I want to create a service that is hosted using Azure Service Fabric with ASP.NET Core as the frontend.
If I have read the documentation correctly then there seem to be only two real options here for handling my session data...
1 - Create a stateless service that uses an external database such as Azure SQL for storing the session information. I can then scale by simply increasing the instance count and get more services running across the nodes. As long as the Azure SQL database can cope with the load then all is good. This is appealing because it is simple to understand and implement. But it has the extra cost of the external database.
2 - Create a stateful service that uses a reliable collection (dictionary) for storing session information.
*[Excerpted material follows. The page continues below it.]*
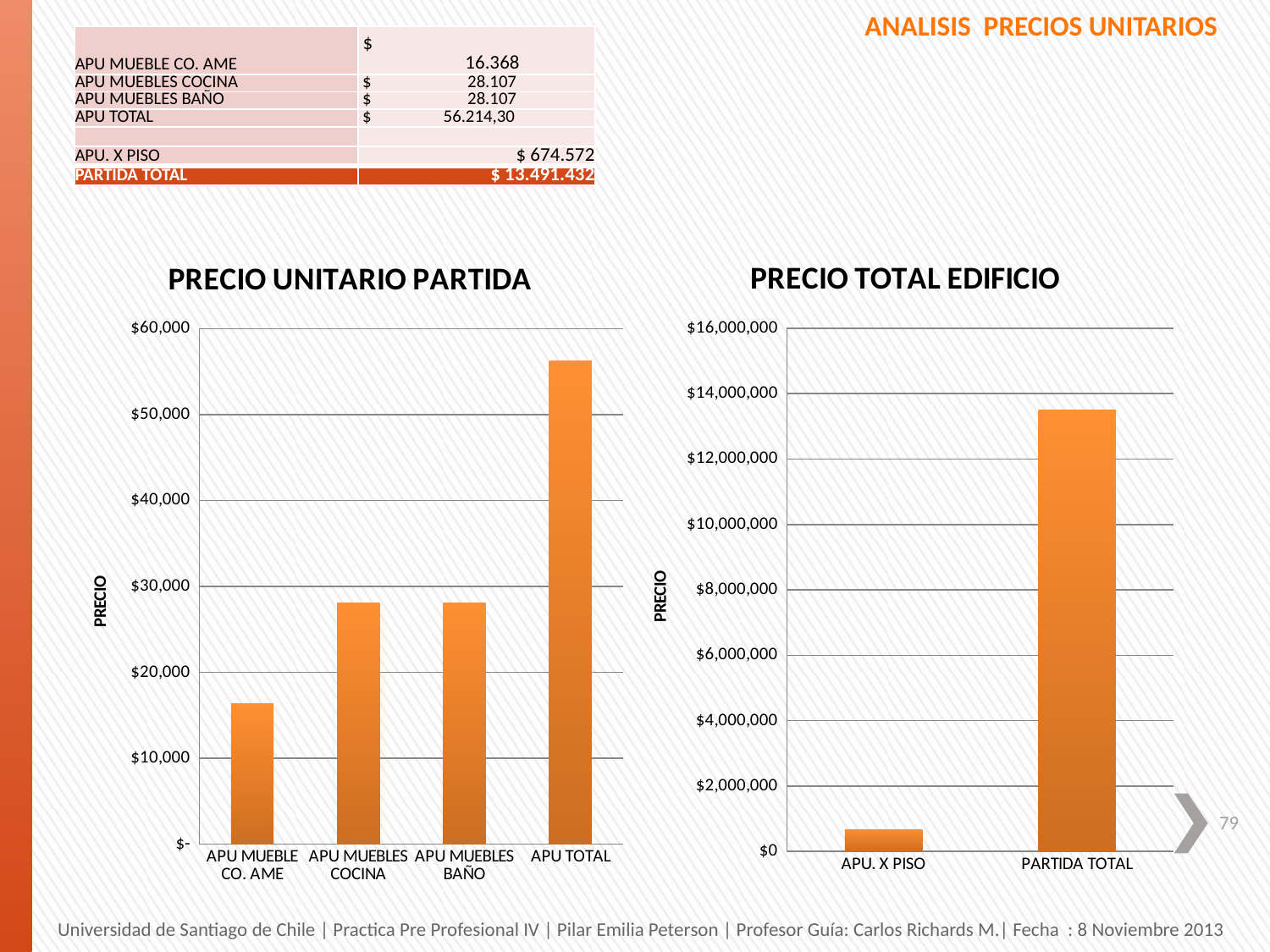
What is the y-axis label of the "PRECIO TOTAL EDIFICIO" chart? PRECIO In the "PRECIO UNITARIO PARTIDA" chart, which is larger, APU MUEBLES BAÑO or APU MUEBLE CO. AME? APU MUEBLES BAÑO What kind of chart is the "PRECIO UNITARIO PARTIDA" chart? bar chart In the "PRECIO TOTAL EDIFICIO" chart, which category has the higher bar? PARTIDA TOTAL How many categories are shown on the x axis of the "PRECIO TOTAL EDIFICIO" chart? 2 In the "PRECIO UNITARIO PARTIDA" chart, is the value for APU MUEBLES COCINA greater or less than $30,000? less In the "PRECIO UNITARIO PARTIDA" chart, is the value for APU MUEBLE CO. AME greater or less than $20,000? less In the "PRECIO UNITARIO PARTIDA" chart, which category has the lowest bar? APU MUEBLE CO. AME In the "PRECIO TOTAL EDIFICIO" chart, is the value for PARTIDA TOTAL greater or less than $14,000,000? less In the "PRECIO UNITARIO PARTIDA" chart, which category has the highest bar? APU TOTAL How many categories are shown on the x axis of the "PRECIO UNITARIO PARTIDA" chart? 4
I do not want to split my sessions over multiple partitions because of the extra complication that would entail. But with a single partition I am stuck with having just a single primary server instance. This reduces the cost of having an external database. But does not scale to two or more server instances.
My reading of the documentation means you can only have a single primary server for a stateful service partition. Have I got that right? If I can have more primaries then would it be fine to have 100 primaries?
No you can't have 100 primaries. In a stateful service, partitions are how you scale. You can only perform writes against the primary replica, and the primary replica is responsible for replicating that state to the secondaries.
I'm not really sure what you mean by extra complication of multiple partitions. How would that be any different than multiple primaries. You'd still have to know which primary to save/retrieve data to/from and this would be no different than partitioning.